## [Records of scene-based questions]
____

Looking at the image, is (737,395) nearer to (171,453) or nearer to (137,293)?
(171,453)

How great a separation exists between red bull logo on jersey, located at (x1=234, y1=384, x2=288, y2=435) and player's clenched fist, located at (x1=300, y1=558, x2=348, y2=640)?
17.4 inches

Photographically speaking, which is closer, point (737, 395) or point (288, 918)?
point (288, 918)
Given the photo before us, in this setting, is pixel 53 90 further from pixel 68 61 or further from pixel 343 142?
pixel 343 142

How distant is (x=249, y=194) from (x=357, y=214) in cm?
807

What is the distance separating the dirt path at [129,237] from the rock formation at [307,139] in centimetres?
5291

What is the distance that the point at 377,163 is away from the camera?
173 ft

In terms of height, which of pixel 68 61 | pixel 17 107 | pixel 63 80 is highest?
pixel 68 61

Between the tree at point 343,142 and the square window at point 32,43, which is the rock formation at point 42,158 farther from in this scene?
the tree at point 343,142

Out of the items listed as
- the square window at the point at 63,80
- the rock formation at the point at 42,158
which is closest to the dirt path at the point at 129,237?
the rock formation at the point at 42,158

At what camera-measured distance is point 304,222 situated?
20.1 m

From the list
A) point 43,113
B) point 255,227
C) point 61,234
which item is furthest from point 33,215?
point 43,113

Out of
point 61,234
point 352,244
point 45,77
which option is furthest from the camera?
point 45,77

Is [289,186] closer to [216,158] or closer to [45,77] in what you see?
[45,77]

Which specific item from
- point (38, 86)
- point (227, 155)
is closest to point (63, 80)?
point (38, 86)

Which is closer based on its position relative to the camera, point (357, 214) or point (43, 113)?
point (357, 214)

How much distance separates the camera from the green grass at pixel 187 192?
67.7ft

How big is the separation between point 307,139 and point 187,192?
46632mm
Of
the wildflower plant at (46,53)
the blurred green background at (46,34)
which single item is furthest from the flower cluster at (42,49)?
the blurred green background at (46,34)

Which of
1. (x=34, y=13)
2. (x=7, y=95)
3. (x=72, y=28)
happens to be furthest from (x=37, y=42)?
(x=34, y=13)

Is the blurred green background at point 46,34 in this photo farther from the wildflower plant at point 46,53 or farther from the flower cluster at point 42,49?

____

## [Task directions]
Working from the material above, retype it in its entirety without change.

## [Solved exercise]
Looking at the image, is (737,395) nearer to (171,453) or nearer to (137,293)?
(171,453)

How great a separation exists between red bull logo on jersey, located at (x1=234, y1=384, x2=288, y2=435) and player's clenched fist, located at (x1=300, y1=558, x2=348, y2=640)?
17.4 inches

Photographically speaking, which is closer, point (737, 395) or point (288, 918)?
point (288, 918)
Given the photo before us, in this setting, is pixel 53 90 further from pixel 68 61 or further from pixel 343 142?
pixel 343 142

How distant is (x=249, y=194) from (x=357, y=214) in cm?
807

What is the distance separating the dirt path at [129,237] from the rock formation at [307,139] in centimetres?
5291

What is the distance that the point at 377,163 is away from the camera?
173 ft

In terms of height, which of pixel 68 61 | pixel 17 107 | pixel 63 80 is highest?
pixel 68 61

Between the tree at point 343,142 and the square window at point 32,43, which is the rock formation at point 42,158 farther from in this scene?
the tree at point 343,142

Out of the items listed as
- the square window at the point at 63,80
- the rock formation at the point at 42,158
which is closest to the dirt path at the point at 129,237?
the rock formation at the point at 42,158

At what camera-measured distance is point 304,222 situated?
20.1 m

From the list
A) point 43,113
B) point 255,227
C) point 61,234
which item is furthest from point 33,215?
point 43,113

Out of
point 61,234
point 352,244
point 45,77
which option is furthest from the camera?
point 45,77

Is [289,186] closer to [216,158] or closer to [45,77] in what you see?
[45,77]

Which specific item from
- point (38, 86)
- point (227, 155)
is closest to point (63, 80)?
point (38, 86)

Which is closer based on its position relative to the camera, point (357, 214) or point (43, 113)?
point (357, 214)

How much distance separates the camera from the green grass at pixel 187 192?
67.7ft

How big is the separation between point 307,139 and point 187,192?
46632mm
Of
the wildflower plant at (46,53)
the blurred green background at (46,34)
which single item is furthest from the flower cluster at (42,49)?
the blurred green background at (46,34)

Which of
1. (x=34, y=13)
2. (x=7, y=95)
3. (x=72, y=28)
happens to be furthest from (x=37, y=42)?
(x=34, y=13)

Is the blurred green background at point 46,34 in this photo farther from the wildflower plant at point 46,53 or farther from the flower cluster at point 42,49?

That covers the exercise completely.